> [What the task asks]: Convert the listing below into a JSON array of strings, one string per line, omitting blank lines and the picture placeholders.

> [Data listing]:
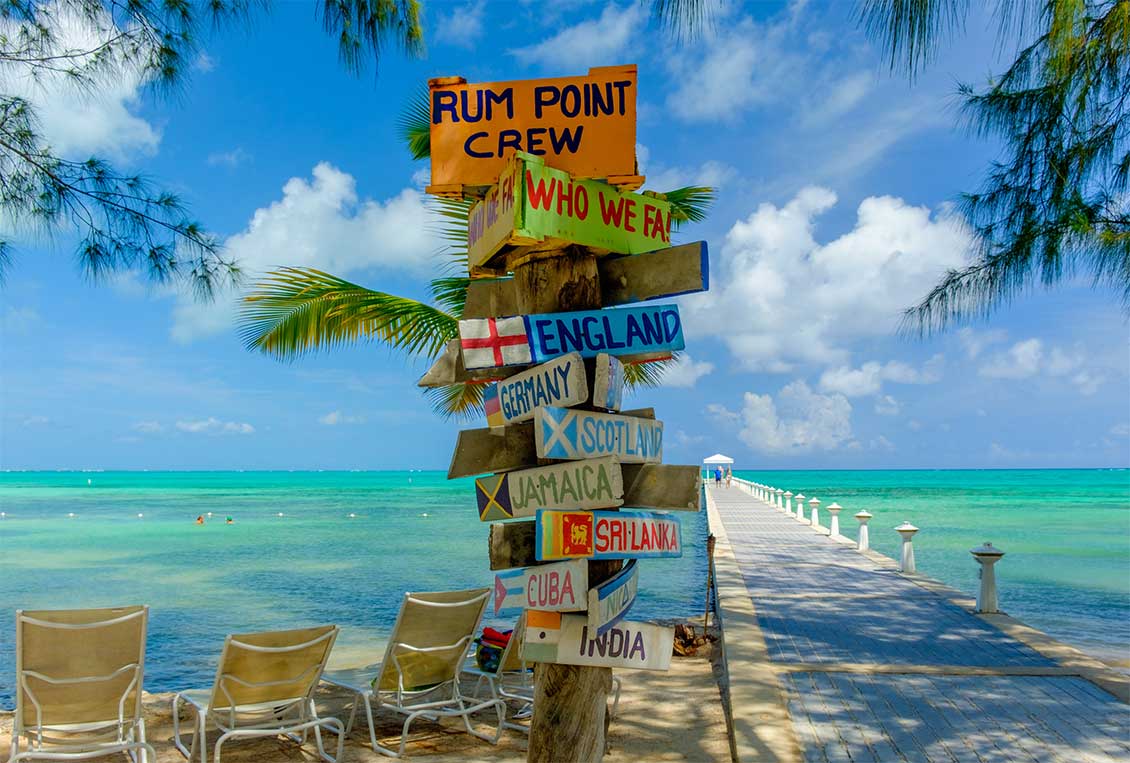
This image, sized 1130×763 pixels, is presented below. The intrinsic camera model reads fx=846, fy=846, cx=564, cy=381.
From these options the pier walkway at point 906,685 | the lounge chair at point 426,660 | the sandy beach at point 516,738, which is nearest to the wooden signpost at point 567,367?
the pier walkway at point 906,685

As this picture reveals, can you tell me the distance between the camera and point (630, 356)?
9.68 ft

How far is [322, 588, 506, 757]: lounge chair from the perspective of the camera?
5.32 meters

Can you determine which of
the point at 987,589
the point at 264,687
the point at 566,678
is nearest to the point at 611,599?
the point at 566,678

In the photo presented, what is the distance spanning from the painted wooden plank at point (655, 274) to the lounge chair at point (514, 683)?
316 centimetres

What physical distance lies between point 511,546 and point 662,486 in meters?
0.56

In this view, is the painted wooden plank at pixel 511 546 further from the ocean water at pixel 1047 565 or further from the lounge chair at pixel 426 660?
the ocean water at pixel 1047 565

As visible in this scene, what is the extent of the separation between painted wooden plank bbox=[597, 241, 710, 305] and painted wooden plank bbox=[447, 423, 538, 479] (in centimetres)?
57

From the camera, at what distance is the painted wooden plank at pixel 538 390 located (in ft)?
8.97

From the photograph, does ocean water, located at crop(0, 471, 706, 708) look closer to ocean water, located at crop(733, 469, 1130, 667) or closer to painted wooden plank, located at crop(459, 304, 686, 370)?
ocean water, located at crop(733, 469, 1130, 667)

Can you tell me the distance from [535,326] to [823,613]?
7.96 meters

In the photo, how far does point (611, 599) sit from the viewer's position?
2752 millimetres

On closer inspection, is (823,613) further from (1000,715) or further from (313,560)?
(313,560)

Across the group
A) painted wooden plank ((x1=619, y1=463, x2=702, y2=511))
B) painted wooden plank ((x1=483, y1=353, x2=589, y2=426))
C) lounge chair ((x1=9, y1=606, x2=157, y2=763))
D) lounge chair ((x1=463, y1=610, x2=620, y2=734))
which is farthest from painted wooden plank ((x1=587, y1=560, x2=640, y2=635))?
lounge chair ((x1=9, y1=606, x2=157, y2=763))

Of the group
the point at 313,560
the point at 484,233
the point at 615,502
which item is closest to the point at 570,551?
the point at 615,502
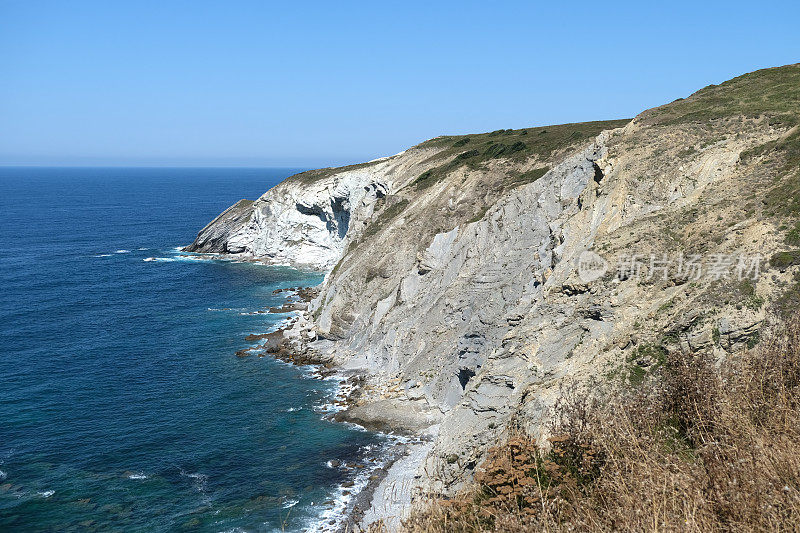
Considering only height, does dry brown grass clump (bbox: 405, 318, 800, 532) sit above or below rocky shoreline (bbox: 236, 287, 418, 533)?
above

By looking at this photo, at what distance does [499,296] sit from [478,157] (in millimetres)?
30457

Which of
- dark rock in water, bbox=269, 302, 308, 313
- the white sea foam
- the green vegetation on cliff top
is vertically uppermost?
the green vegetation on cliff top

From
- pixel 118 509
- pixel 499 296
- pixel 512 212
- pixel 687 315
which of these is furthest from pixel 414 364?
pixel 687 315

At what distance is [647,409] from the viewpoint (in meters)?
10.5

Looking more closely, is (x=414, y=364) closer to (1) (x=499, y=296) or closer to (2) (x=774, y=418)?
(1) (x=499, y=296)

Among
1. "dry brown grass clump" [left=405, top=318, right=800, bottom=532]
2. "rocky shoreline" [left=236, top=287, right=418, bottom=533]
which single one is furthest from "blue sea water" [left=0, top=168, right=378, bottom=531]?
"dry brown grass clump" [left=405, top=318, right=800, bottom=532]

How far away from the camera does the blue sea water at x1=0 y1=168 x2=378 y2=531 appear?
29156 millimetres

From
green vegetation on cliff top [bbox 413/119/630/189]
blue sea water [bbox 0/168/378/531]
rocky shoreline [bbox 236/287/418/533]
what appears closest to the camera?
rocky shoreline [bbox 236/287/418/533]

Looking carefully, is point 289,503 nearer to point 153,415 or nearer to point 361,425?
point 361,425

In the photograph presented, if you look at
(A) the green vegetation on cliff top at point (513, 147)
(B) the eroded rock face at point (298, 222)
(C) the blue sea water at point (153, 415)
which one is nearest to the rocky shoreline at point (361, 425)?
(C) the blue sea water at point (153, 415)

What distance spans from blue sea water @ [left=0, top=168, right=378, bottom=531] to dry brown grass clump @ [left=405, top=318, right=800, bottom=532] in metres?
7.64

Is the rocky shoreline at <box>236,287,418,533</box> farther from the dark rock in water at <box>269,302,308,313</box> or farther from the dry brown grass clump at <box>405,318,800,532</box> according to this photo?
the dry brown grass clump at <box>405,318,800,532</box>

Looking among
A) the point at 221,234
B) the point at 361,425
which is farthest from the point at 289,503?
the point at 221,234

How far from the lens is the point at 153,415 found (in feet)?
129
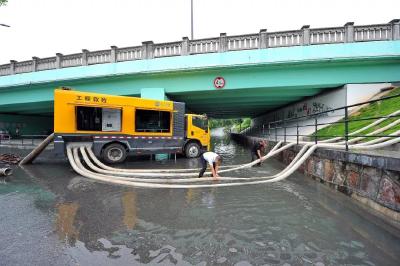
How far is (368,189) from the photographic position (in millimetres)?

> [Answer to the task]:
[
  "This image, sized 1130×763 pixels, is presented below. The intrinsic camera model reads fx=846, fy=846, cx=564, cy=381.",
  "From these options the pier walkway at point 906,685 | the lounge chair at point 426,660 | the sandy beach at point 516,738, which is nearest to the wooden signpost at point 567,367?",
  "the pier walkway at point 906,685",
  "As this picture reveals, can you tell me the distance between the camera and point (630, 356)?",
  "9.68 ft",
  "How far is [322, 588, 506, 757]: lounge chair from the perspective of the camera?",
  "5.32 meters",
  "Can you determine which of",
  "the point at 987,589",
  "the point at 264,687",
  "the point at 566,678",
  "is nearest to the point at 611,599?",
  "the point at 566,678",
  "In the photo presented, what is the distance spanning from the painted wooden plank at point (655, 274) to the lounge chair at point (514, 683)?",
  "316 centimetres",
  "What physical distance lies between point 511,546 and point 662,486 in meters?",
  "0.56",
  "In this view, is the painted wooden plank at pixel 511 546 further from the ocean water at pixel 1047 565 or further from the lounge chair at pixel 426 660?",
  "the ocean water at pixel 1047 565",
  "As visible in this scene, what is the extent of the separation between painted wooden plank bbox=[597, 241, 710, 305] and painted wooden plank bbox=[447, 423, 538, 479] (in centimetres)?",
  "57",
  "From the camera, at what distance is the painted wooden plank at pixel 538 390 located (in ft)?",
  "8.97",
  "From the photograph, does ocean water, located at crop(0, 471, 706, 708) look closer to ocean water, located at crop(733, 469, 1130, 667) or closer to painted wooden plank, located at crop(459, 304, 686, 370)?",
  "ocean water, located at crop(733, 469, 1130, 667)",
  "Can you tell me the distance from [535,326] to [823,613]?",
  "7.96 meters",
  "In the photo, how far does point (611, 599) sit from the viewer's position?",
  "2752 millimetres",
  "On closer inspection, is (823,613) further from (1000,715) or further from (313,560)?",
  "(313,560)",
  "Across the group",
  "A) painted wooden plank ((x1=619, y1=463, x2=702, y2=511))",
  "B) painted wooden plank ((x1=483, y1=353, x2=589, y2=426))",
  "C) lounge chair ((x1=9, y1=606, x2=157, y2=763))",
  "D) lounge chair ((x1=463, y1=610, x2=620, y2=734))",
  "which is farthest from painted wooden plank ((x1=587, y1=560, x2=640, y2=635))?",
  "lounge chair ((x1=9, y1=606, x2=157, y2=763))",
  "Of the group",
  "the point at 313,560",
  "the point at 484,233",
  "the point at 615,502",
  "which item is closest to the point at 570,551?",
  "the point at 615,502",
  "Considering only height, does dry brown grass clump (bbox: 405, 318, 800, 532) sit above or below rocky shoreline (bbox: 236, 287, 418, 533)?",
  "above",
  "By looking at this photo, at what distance does [499,296] sit from [478,157] (in millimetres)?",
  "30457",
  "Which of",
  "- dark rock in water, bbox=269, 302, 308, 313",
  "- the white sea foam",
  "- the green vegetation on cliff top",
  "is vertically uppermost?",
  "the green vegetation on cliff top",
  "From",
  "- pixel 118 509",
  "- pixel 499 296",
  "- pixel 512 212",
  "- pixel 687 315",
  "which of these is furthest from pixel 414 364?",
  "pixel 687 315",
  "At what distance is [647,409] from the viewpoint (in meters)?",
  "10.5",
  "Looking more closely, is (x=414, y=364) closer to (1) (x=499, y=296) or closer to (2) (x=774, y=418)?",
  "(1) (x=499, y=296)",
  "Among",
  "1. \"dry brown grass clump\" [left=405, top=318, right=800, bottom=532]",
  "2. \"rocky shoreline\" [left=236, top=287, right=418, bottom=533]",
  "which single one is furthest from \"blue sea water\" [left=0, top=168, right=378, bottom=531]?",
  "\"dry brown grass clump\" [left=405, top=318, right=800, bottom=532]",
  "How far away from the camera does the blue sea water at x1=0 y1=168 x2=378 y2=531 appear?",
  "29156 millimetres",
  "From",
  "green vegetation on cliff top [bbox 413/119/630/189]",
  "blue sea water [bbox 0/168/378/531]",
  "rocky shoreline [bbox 236/287/418/533]",
  "what appears closest to the camera?",
  "rocky shoreline [bbox 236/287/418/533]",
  "Looking carefully, is point 289,503 nearer to point 153,415 or nearer to point 361,425?",
  "point 361,425",
  "In the photograph presented, if you look at",
  "(A) the green vegetation on cliff top at point (513, 147)",
  "(B) the eroded rock face at point (298, 222)",
  "(C) the blue sea water at point (153, 415)",
  "which one is nearest to the rocky shoreline at point (361, 425)?",
  "(C) the blue sea water at point (153, 415)",
  "What distance spans from blue sea water @ [left=0, top=168, right=378, bottom=531] to dry brown grass clump @ [left=405, top=318, right=800, bottom=532] in metres?",
  "7.64",
  "Is the rocky shoreline at <box>236,287,418,533</box> farther from the dark rock in water at <box>269,302,308,313</box> or farther from the dry brown grass clump at <box>405,318,800,532</box> according to this photo?",
  "the dry brown grass clump at <box>405,318,800,532</box>",
  "Looking among",
  "A) the point at 221,234",
  "B) the point at 361,425",
  "which is farthest from the point at 289,503?",
  "the point at 221,234",
  "How far from the lens is the point at 153,415 found (in feet)?",
  "129",
  "How far is (368,189) from the photographic position (in millimetres)?"
]